Das Inkrafttreten ist zum 1. Mai geplant.

Nicht so der GKV-Spitzenverband. Die Begrenzung auf höchstens zwei Prozent widerspreche dem Wirtschaftlichkeitsgebot in Paragraf 12 SGB V. „Bei begründetem Verdacht muss den Krankenkassen grundsätzlich die Möglichkeit einer Wirtschaftlichkeitsprüfung gegeben werden“, fordert der Spitzenverband.

Erleichterung könnte auch ein Änderungsantrag der Koalition bringen, der den zulässigen Zeitraum für die Abrechnungsprüfung begrenzt.

Bisher müssen Vertragsärzte bis zu vier Jahre nach Ende der Abrechnung Post von den Prüfgremien fürchten. Der Zeitraum soll auf zwei Jahre reduziert werden. Das sei ein „erster Schritt“, lobt der Hausärzteverband. Ärzte erhielten so „erhöhte Planungssicherheit“.

Der AOK-Bundesverband lehnt das Vorhaben ab: „Es besteht die Gefahr, dass der gesetzliche Prüfauftrag nicht ordentlich erfüllt werden kann.“ Der GKV-Spitzenverband glaubt gar, die Zweijahres-Frist würden die KVen motivieren, „aktiv die Verfahren zu verzögern, um Kürzungen oder Nachforderungen zu vermeiden“.

An anderer Stelle bröckelt dagegen die Kassenfront: Die Koalition will eine gesetzliche Klarstellung ins TSVG heben, dass Verträge unzulässig sind, die Diagnosen als Voraussetzung für Vergütungen vorsehen.

Der Hausärzteverband ist alarmiert über Folgen für die hausarztzentrierte Versorgung. „Dies stellt einen massiven Eingriff in selektivvertragliche Regelungen dar. „Je mehr Krankheiten (= Diagnosen), umso größer der Behandlungsaufwand.“ Dies müsse abgebildet werden und sich in der Vergütung niederschlagen.

AOK sieht HZV-Verträge gefährdet

Der AOK-Bundesverband springt Hausärzten bei. Dass Vergütungen für Leistungen nur noch an einen „allgemeinen Krankheitsbegriff“ anknüpfen dürfen, gefährde „speziell auf bestimmte Patientengruppen zugeschnittene Versorgungsformen“. Diagnosecodes seien eine „Fachsprache der Medizin“. Darauf in Versorgungsverträgen verzichten zu müssen, sei „nicht sachgerecht“.

Der Hausärzteverband mahnt, die dann nötige Anpassung von HZV-Verträgen würde einen Zeitvorlauf von „mindestens acht Quartalen“ benötigen. Dagegen begrüßt beispielsweise der BKK Dachverband die geplante Regelung ausdrücklich, da sie zu einer „manipulationssicheren Ausgestaltung des Morbi-RSA“ beitrage.

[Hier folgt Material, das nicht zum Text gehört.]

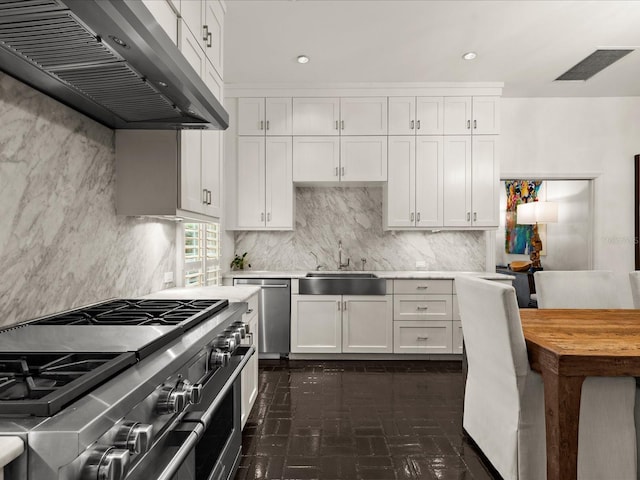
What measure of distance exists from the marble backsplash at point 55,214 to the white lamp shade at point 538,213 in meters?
6.35

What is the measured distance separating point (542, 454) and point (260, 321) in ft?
→ 9.27

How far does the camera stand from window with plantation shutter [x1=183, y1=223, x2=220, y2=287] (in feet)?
10.8

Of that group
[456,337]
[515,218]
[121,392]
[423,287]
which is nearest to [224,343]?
[121,392]

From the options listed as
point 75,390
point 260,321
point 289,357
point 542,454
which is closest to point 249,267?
point 260,321

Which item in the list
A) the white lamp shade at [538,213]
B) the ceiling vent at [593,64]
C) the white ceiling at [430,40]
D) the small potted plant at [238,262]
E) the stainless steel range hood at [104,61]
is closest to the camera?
the stainless steel range hood at [104,61]

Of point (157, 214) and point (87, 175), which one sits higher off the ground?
point (87, 175)

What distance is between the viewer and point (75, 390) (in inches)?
31.1

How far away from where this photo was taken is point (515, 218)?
755 centimetres

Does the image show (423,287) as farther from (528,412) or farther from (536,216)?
(536,216)

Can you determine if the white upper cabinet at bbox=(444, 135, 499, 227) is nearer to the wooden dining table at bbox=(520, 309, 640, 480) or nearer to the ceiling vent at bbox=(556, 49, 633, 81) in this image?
the ceiling vent at bbox=(556, 49, 633, 81)

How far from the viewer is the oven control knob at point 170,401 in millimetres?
1019

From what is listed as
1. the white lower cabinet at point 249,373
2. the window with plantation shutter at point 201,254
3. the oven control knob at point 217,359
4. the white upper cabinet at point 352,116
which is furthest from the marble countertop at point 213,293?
the white upper cabinet at point 352,116

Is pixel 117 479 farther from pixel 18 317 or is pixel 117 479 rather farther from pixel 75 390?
pixel 18 317

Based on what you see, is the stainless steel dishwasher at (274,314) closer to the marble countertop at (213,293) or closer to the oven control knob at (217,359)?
the marble countertop at (213,293)
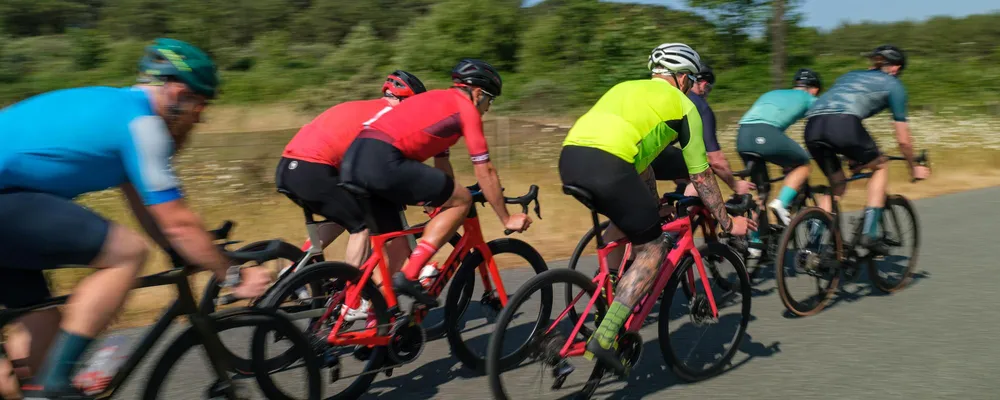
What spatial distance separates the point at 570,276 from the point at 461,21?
77.7 ft

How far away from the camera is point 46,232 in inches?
129

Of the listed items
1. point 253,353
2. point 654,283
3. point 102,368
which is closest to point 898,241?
point 654,283

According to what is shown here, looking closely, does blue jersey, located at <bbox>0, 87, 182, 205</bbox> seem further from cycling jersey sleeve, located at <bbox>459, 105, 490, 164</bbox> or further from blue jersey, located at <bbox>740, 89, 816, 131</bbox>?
blue jersey, located at <bbox>740, 89, 816, 131</bbox>

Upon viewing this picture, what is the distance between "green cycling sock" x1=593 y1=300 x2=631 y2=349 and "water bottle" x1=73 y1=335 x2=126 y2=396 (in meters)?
2.16

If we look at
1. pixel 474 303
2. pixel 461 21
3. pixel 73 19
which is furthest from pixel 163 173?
pixel 73 19

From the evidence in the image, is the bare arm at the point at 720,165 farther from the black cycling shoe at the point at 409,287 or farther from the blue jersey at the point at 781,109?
the blue jersey at the point at 781,109

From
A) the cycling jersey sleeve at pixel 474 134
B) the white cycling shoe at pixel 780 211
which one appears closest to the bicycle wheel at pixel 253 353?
the cycling jersey sleeve at pixel 474 134

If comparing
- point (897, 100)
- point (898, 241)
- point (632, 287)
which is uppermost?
point (897, 100)

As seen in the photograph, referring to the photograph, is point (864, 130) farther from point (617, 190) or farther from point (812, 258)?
point (617, 190)

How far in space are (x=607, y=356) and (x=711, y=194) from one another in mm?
1098

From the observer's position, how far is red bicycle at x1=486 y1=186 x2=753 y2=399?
14.8ft

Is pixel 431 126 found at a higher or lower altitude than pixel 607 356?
higher

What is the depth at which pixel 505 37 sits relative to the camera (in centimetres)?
2802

Einig sind sich Ärzte und Kassen dagegen beim Vorstoß, dass der Bund sich 51 Prozent der Gesellschafteranteile der gematik sichern will. Die Selbstverwaltung würde hier durch einen „staatsdirigistischen Eingriff ausgehebelt“, warnt die Bundesärztekammer.

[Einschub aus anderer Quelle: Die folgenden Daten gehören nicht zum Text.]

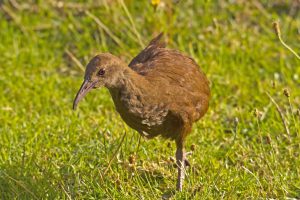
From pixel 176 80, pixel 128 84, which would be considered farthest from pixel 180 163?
pixel 128 84

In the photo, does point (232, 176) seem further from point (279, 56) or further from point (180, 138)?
point (279, 56)

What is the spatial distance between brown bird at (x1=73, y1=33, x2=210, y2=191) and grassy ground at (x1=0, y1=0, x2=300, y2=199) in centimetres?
27

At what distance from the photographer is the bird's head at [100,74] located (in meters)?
4.38

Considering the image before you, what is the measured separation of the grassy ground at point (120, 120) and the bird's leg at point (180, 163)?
7 centimetres

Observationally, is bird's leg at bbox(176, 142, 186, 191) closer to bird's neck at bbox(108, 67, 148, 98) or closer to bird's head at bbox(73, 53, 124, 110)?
bird's neck at bbox(108, 67, 148, 98)

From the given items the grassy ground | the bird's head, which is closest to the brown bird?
the bird's head

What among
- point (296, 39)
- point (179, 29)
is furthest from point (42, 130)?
point (296, 39)

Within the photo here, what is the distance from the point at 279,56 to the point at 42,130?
7.23ft

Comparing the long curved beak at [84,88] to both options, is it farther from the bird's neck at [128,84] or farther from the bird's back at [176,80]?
the bird's back at [176,80]

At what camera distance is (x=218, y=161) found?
17.3ft

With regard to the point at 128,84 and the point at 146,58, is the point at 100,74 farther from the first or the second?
the point at 146,58

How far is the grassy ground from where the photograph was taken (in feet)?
15.8

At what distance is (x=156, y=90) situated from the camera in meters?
4.60

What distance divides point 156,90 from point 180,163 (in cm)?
49
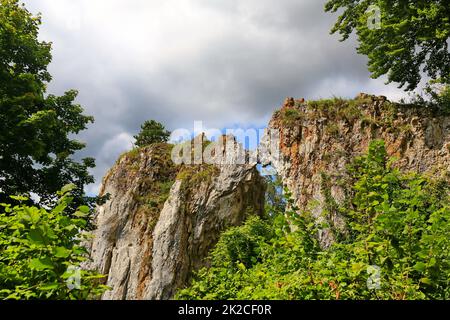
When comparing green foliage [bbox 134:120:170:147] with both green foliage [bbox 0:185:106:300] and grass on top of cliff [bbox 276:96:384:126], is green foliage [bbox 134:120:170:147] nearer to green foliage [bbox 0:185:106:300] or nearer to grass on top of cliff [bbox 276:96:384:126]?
grass on top of cliff [bbox 276:96:384:126]

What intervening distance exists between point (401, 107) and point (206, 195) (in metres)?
9.94

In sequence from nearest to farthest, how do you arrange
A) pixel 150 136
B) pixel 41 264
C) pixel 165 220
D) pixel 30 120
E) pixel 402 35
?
1. pixel 41 264
2. pixel 30 120
3. pixel 402 35
4. pixel 165 220
5. pixel 150 136

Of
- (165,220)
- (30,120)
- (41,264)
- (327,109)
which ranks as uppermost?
(327,109)

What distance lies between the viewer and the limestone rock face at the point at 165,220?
55.4 ft

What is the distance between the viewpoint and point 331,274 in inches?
111

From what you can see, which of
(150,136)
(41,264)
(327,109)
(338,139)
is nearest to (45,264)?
(41,264)

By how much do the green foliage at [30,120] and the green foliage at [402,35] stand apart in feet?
38.3

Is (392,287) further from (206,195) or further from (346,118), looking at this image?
(206,195)

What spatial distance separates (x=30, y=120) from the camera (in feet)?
35.7

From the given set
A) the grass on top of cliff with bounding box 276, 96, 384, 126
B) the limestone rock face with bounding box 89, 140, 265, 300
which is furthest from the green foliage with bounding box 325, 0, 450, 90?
the limestone rock face with bounding box 89, 140, 265, 300

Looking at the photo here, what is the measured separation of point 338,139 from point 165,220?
9088 millimetres

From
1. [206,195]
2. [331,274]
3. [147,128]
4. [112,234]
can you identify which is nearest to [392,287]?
[331,274]

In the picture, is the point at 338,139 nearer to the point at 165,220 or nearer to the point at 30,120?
the point at 165,220
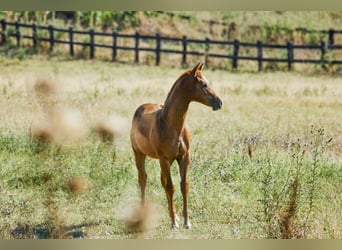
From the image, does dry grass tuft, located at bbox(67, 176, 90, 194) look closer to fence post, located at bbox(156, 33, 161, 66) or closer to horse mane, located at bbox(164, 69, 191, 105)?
horse mane, located at bbox(164, 69, 191, 105)

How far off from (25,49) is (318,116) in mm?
2043

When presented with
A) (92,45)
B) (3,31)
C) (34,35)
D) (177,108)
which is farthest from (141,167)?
(3,31)

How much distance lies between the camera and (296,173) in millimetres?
5566

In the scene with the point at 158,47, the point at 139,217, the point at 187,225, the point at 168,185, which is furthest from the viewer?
the point at 158,47

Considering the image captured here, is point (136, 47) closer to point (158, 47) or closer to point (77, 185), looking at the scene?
point (158, 47)

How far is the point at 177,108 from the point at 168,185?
483 millimetres

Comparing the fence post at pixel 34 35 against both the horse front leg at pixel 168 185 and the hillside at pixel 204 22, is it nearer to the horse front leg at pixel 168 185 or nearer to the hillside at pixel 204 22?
the hillside at pixel 204 22

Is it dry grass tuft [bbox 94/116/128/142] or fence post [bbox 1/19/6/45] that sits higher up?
fence post [bbox 1/19/6/45]

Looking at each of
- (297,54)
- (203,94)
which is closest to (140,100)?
(203,94)

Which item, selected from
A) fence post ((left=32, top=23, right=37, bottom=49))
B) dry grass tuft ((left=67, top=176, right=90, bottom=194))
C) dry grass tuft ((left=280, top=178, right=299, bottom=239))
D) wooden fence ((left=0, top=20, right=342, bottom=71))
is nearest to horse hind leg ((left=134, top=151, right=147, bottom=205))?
dry grass tuft ((left=67, top=176, right=90, bottom=194))

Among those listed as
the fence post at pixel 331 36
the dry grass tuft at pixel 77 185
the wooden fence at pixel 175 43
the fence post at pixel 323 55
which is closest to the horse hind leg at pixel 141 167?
the dry grass tuft at pixel 77 185

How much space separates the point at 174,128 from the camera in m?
5.27

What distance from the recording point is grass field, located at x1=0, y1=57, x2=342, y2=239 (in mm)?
5508

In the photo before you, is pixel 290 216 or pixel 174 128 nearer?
pixel 174 128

Die Deutsche Krankenhausgesellschaft hält die Beschleunigung von Entscheidungsprozessen durch die Verantwortungsübernahme durch das BMG für „ausgeschlossen“. Für den AOK-Bundesverband springt die Koalition zu kurz. Stattdessen sollten Prozesse der Standardisierung und der Zertifizierung organisatorisch voneinander getrennt werden.